## Begin Input material

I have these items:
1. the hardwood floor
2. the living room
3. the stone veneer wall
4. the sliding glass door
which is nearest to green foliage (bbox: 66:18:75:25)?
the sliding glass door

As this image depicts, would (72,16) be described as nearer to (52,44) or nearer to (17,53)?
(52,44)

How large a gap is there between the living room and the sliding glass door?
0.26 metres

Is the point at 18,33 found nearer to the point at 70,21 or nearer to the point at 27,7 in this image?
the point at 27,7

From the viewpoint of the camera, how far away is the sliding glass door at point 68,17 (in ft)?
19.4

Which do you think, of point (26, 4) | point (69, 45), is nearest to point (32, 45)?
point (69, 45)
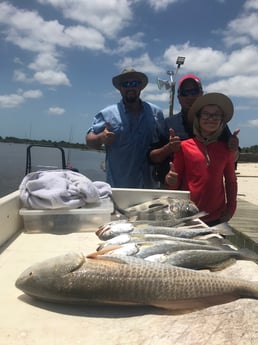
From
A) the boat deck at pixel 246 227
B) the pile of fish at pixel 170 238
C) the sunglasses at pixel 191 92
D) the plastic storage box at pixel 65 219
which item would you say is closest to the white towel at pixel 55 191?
the plastic storage box at pixel 65 219

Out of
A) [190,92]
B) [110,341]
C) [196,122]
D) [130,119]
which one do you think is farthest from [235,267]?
[130,119]

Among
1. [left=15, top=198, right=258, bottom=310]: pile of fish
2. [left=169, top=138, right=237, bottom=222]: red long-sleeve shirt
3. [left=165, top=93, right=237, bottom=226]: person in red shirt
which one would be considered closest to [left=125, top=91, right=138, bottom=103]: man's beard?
[left=165, top=93, right=237, bottom=226]: person in red shirt

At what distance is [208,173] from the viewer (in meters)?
4.51

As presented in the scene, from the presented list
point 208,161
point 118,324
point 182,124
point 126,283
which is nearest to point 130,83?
point 182,124

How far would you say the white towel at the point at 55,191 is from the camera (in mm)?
3998

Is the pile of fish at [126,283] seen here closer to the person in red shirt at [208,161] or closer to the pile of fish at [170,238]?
the pile of fish at [170,238]

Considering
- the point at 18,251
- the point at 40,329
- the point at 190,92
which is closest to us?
the point at 40,329

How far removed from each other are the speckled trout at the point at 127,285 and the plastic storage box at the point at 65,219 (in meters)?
1.54

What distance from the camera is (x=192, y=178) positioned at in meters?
4.66

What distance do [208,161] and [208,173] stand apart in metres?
0.14

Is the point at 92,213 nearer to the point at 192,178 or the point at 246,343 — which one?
the point at 192,178

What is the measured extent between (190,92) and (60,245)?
2.70 metres

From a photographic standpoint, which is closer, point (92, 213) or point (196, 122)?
point (92, 213)

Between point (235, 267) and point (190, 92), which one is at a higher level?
point (190, 92)
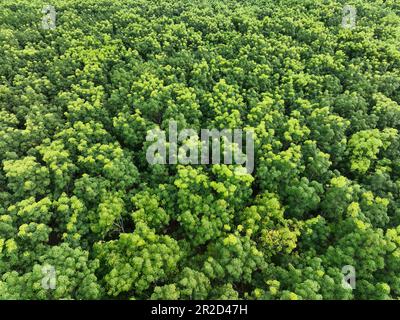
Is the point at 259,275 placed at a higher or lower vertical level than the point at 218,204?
lower

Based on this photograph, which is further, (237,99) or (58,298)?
(237,99)

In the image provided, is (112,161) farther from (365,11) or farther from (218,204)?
(365,11)
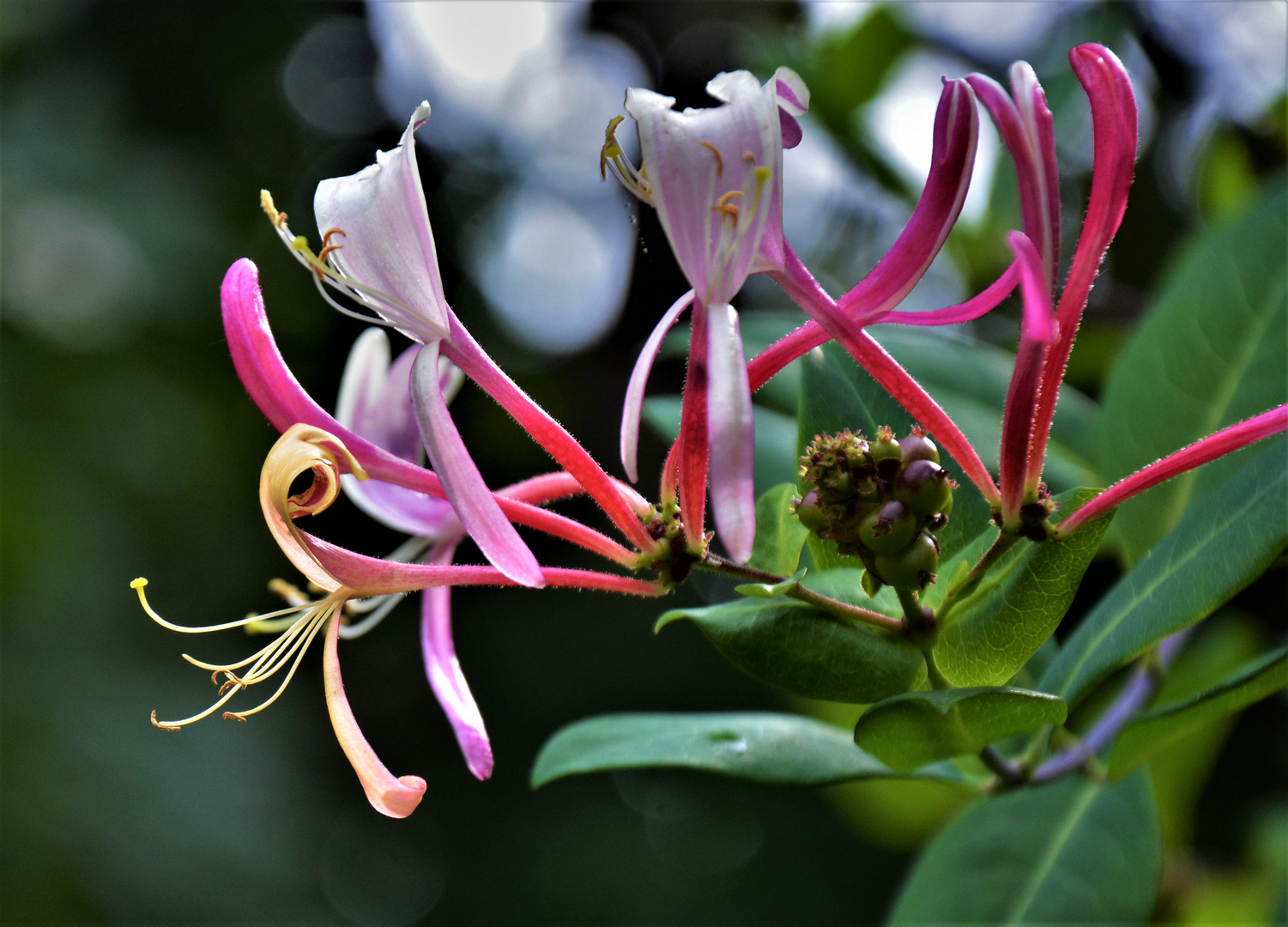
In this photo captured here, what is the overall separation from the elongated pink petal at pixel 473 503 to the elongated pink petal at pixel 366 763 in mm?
136

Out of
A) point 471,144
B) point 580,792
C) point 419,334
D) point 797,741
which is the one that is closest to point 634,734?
point 797,741

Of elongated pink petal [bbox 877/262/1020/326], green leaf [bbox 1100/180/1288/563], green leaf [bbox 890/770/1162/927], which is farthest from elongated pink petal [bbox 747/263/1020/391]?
green leaf [bbox 890/770/1162/927]

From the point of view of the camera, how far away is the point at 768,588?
0.61 m

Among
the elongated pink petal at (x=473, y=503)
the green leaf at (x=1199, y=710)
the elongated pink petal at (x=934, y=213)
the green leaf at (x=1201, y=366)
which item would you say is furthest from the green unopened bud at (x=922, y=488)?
the green leaf at (x=1201, y=366)

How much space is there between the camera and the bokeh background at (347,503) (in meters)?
1.98

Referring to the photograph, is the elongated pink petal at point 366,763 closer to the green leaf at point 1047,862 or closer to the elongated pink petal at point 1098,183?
the elongated pink petal at point 1098,183

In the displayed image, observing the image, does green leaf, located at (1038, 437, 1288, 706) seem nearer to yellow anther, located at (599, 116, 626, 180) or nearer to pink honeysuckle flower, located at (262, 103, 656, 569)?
pink honeysuckle flower, located at (262, 103, 656, 569)

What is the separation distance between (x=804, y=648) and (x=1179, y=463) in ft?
0.84

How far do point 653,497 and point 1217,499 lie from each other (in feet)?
1.33

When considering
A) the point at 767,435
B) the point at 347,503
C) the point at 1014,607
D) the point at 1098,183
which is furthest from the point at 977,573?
the point at 347,503

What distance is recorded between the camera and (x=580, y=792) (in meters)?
4.09

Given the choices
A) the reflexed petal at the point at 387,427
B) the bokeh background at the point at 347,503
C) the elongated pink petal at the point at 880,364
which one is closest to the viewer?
the elongated pink petal at the point at 880,364

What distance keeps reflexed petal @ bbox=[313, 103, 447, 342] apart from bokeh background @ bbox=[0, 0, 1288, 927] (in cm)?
22

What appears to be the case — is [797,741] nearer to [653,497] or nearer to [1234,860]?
[653,497]
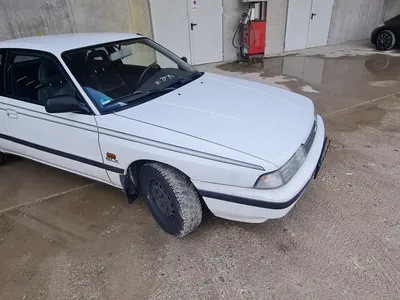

## End Input material

** Short problem **
Put the stretch from the line containing "What is the separation" through the end of the records into a numbered list, one line per item. Leave out blank lines and pictures.

** Solution for this task **
1. What is the separation distance between (x=804, y=648) and (x=1179, y=463) in ft?
2. 0.84
3. How far do point 653,497 and point 1217,499 lie from each other (in feet)?
4. 1.33
5. When considering
6. A) the point at 767,435
7. B) the point at 347,503
8. C) the point at 1014,607
9. D) the point at 1098,183
10. which is furthest from the point at 977,573?
11. the point at 347,503
12. What distance is recorded between the camera and (x=580, y=792) (in meters)?
13. 4.09
14. Given the choices
15. A) the reflexed petal at the point at 387,427
16. B) the bokeh background at the point at 347,503
17. C) the elongated pink petal at the point at 880,364
18. which one is closest to the viewer?
19. the elongated pink petal at the point at 880,364
20. What distance keeps reflexed petal @ bbox=[313, 103, 447, 342] apart from bokeh background @ bbox=[0, 0, 1288, 927] (in cm)?
21. 22
22. What appears to be the case — is [797,741] nearer to [653,497] or nearer to [1234,860]?
23. [653,497]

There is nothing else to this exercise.